При ультразвуковом исследовании также можно выявить наличие уплотнений ткани и кист. Проводится также исследование крови на гормоны.

Окончательный диагноз устанавливают после лабораторного исследования биологического материала, взятого из ткани молочной железы путем прокола (пункции), и выделений из соска. Цель лабораторного исследования — как можно раньше выявить атипичные (не такие, как клетки окружающих тканей) клетки, которые характерны для злокачественных опухолей.

Лечение фиброзно-кистозной мастопатии:

Лечение диффузной мастопатии должно быть направлено на регуляцию нарушений желез внутренней секреции, лечение заболеваний женских половых органов и подавления процессов разрастания ткани в молочной железе. Для снятия болей рекомендуется поводить физиотерапевтические процедуры: электрофорез с новокаином и йодидом калия.

При узловой форме фиброзно-кистозной мастопатии поводится удаление узлов вместе с окружающей тканью молочной железы (секторальная резекция молочной железы) со срочным лабораторным исследованием удаленной ткани для исключения злокачественного процесса.

Какие лекарственные средства используются при мастопатии?

При мастопатии могут использоваться:

— средства, регулирующие деятельность щитовидной железы (при обнаружении сниженной или повышенной функции)

— оральные контрацептивы (как препараты, регулирующие менструальный цикл)

— препараты устраняющие влияние эстрогенов на молочную железу (тамоксифен, фарестон) — редко, при выраженной гиперэстрогении и выраженном болевом синдроме

— препараты прогестерона — прожестожель — непосредственно на молочную железу.

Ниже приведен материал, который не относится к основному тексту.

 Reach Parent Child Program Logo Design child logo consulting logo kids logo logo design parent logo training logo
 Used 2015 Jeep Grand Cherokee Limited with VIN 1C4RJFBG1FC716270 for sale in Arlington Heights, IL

Рекомендуется также воздерживаться от больших количеств кофе, крепкого чая, курения, шоколада. Рекомендуется прием фруктов и овощей, растительной клетчатки, витаминов.

Профилактика:

Профилактика фиброзно-кистозной мастопатии заключается в своевременном обращении к гинекологу для лечения любых гормональных нарушений и расстройств женской половой сферы, которые способствуют развитию мастопатии.